- **Excerpted passage**:
• • • •

While homosexuality is nothing I would engage in I am happy that it is not punished in a cruel way. I am happy that people can choose to be atheist without having to fear persecution. I could not be with a man who does not believe in civil liberties for others - be it atheists, homosexuals or whoever.



> Morals come from empathy and kindness. True morality is doing good because you want to not because of divine reward or divine punishment.


I agree. Sometimes religion makes people nasty.



Steven Weinberg said:


> With or without religion, you would have good people doing good things and evil people doing evil things. But for good people to do evil things, that takes religion


 or another ideology I'd like to add.


----------



## Caribbean Man (Jun 3, 2012)

Religion and Atheism are different sides of the same coin.

There are devout , religious people who are inherently evil and intolerant towards anybody who they perceive as different to them in any way. The think their religious beliefs make them superior.

There are self proclaimed Atheist who are an empty , soulless void and hide their emptiness underneath a beautifully layered ,thin veneer of self righteousness . They think their beliefs make them intellectually superior to those who so much as wonder if there is a god.

The first set think that their god makes them superior.
The second set think that their intellect superior.

To me it doesn't matter what a person believes , what matters is _who_ that person really is , underneath all of those beliefs. 
If a person is intolerant of other people because of their beliefs, then bet your money that sooner rather than later , they become intolerant of something you do in that relationship and view you as inferior to them.

I will NOT marry an intolerant , bigoted woman , whether Atheist or Religious.
Show me a down to earth woman who loves life and genuinely loves people irregardless of religion and that is the woman I will marry and have been married to for the almost two decades.


----------



## jld (Dec 1, 2013)

CM, I agree with your decision not to marry a bigot, as marriage is already a challenge, and we don't want to make it too impossibly hard on ourselves.

But what do we do about bigots? 

They are scared people, right? So how can we reassure them, in order to cure their bigotry?

No one wants to be left out. People who are left out are going to go to extremes. I think we need to find a way to include everyone.

How can we do this?


----------



## tryingtobebetter (Aug 6, 2012)

I am a Catholic but frankly, as a young man, was not concerned whether I married someone who was religious. The important thing was that she was the right woman for me.

• • • •

Items from a dataset
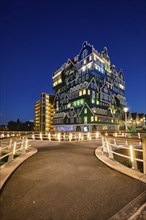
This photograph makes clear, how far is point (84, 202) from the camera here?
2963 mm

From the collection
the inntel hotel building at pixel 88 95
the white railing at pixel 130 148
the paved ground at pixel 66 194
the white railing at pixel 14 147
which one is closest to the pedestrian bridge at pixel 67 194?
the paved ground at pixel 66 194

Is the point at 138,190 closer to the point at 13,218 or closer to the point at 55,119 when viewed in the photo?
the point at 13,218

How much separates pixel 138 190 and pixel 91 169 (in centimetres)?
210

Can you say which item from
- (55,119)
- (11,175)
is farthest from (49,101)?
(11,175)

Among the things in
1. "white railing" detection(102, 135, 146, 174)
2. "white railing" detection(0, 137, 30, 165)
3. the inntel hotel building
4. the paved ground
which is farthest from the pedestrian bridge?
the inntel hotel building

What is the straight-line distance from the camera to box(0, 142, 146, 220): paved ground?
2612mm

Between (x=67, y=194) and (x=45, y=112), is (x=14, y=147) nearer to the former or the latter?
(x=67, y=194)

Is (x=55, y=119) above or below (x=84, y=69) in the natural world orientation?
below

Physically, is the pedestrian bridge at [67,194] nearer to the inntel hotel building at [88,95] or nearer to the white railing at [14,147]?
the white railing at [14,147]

• • • •

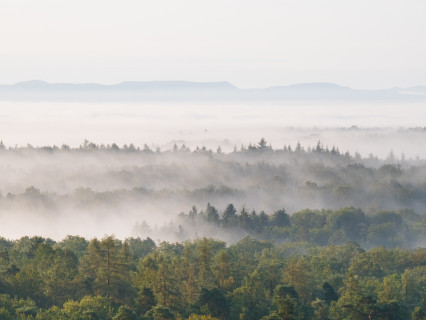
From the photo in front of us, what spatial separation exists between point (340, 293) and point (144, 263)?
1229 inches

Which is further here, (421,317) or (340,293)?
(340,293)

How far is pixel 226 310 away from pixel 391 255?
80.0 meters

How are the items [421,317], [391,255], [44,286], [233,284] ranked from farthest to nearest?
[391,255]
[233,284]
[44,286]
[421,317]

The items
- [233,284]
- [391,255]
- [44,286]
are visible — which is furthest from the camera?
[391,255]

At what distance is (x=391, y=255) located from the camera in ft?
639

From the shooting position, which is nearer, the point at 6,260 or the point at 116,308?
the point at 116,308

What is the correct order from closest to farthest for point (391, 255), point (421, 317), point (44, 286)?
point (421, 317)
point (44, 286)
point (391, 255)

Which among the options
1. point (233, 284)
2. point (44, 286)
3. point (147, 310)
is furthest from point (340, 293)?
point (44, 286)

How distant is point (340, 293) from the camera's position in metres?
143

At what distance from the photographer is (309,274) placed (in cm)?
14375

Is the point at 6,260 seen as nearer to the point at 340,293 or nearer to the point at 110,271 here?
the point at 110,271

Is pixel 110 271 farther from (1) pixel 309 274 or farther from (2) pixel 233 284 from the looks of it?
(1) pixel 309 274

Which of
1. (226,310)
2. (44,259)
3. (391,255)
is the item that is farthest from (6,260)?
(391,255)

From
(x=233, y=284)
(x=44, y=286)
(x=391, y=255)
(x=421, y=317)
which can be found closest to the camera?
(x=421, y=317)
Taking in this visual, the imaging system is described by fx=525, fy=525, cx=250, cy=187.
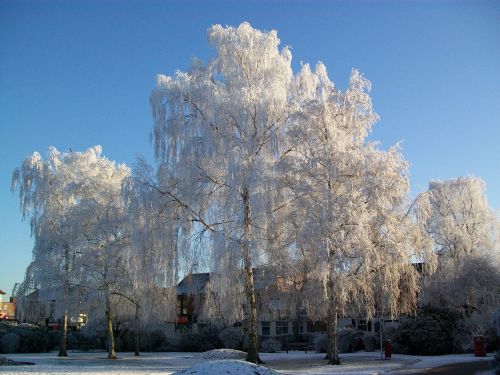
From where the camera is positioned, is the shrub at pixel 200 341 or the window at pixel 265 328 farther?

• • • •

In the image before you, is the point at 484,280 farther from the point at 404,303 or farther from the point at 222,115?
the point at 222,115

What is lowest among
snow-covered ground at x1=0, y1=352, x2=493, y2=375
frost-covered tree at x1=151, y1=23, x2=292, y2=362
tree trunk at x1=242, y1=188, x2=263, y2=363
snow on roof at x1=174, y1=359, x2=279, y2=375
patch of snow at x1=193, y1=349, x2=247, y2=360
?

• • • •

- **Stated exercise 1**: In the thread on religion and marriage, who is quoted as saying that for good people to do evil things, "that takes religion"?
- **Stated exercise 2**: Continue the thread on religion and marriage from the end of its final post.

- **Task answer 1**: Steven Weinberg.

- **Task answer 2**:
As it happened, she was a Christian and joined the Catholic church before we got married.

It was a good, humbling experience for me to be told that she did not convert because of me. Her explanation was that she had met my uncle and wanted to follow his example. He was a Bishop and the most Christ-like, loving person I have ever had the good fortune to meet. A lot of other people converted as a result of meeting him. We could do with more Bishops like him.

However, I can see, looking back, that my wife becoming a Catholic simplified our lives as we did not have to reconcile any significant differences with our daughters' upbringing.

But everyone's experience is different to some degree.


----------



## Caribbean Man (Jun 3, 2012)

jld said:


> CM, I agree with your decision not to marry a bigot, as marriage is already a challenge, and we don't want to make it too impossibly hard on ourselves.
> 
> But what do we do about bigots?
> 
> ...


We can help them by showing them how to love.

Our lives and our dealings mus be honest , pure motives and based in love and respect for all.

In our marriage,
My wife was from a Hindu background , she became a Christian and married me, a man who hasn't been inside a church in decades.
We still attend Hindu religious functions together and observe auspicious days and celebrate festivals with her family. 
It is a mark of respect.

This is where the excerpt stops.